The line containing "HUSKY - Winter boots - blau/grün", and every line after it to the end of the listing, should be repeated exactly; the pictures should not.

Input data:
------------------------
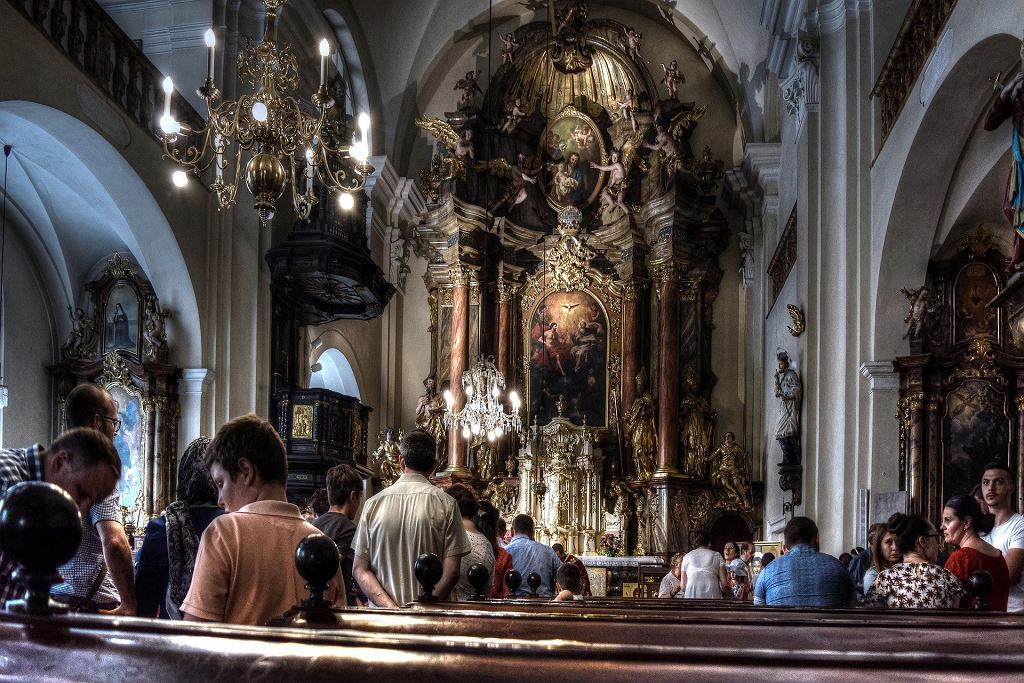 Wielkopolskie. Chory na COVID-19 był w kościele. Sanepid apeluje do uczestników mszy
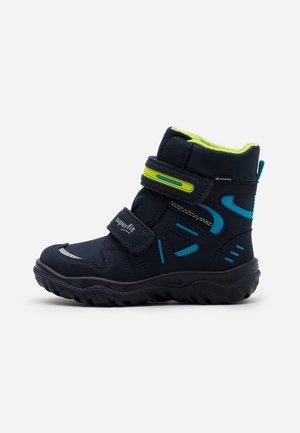 HUSKY - Winter boots - blau/grün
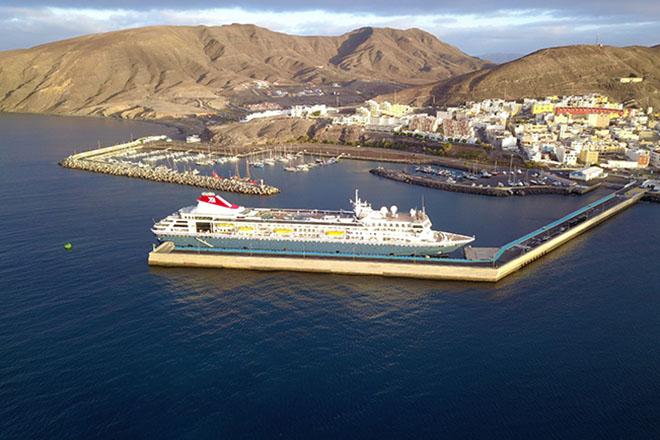 Resultado de imagen de Obras Públicas destina 100.000 euros a las obras de mejora del terminal de pasajeros en el puerto de Gran Tarajal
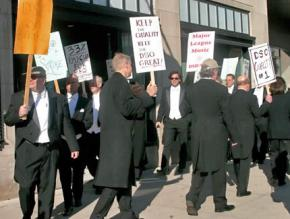 Musicians of the Detroit Symphony Orchestra on the picket line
------------------------
Solution:
 HUSKY - Winter boots - blau/grün
 Resultado de imagen de Obras Públicas destina 100.000 euros a las obras de mejora del terminal de pasajeros en el puerto de Gran Tarajal
 Musicians of the Detroit Symphony Orchestra on the picket line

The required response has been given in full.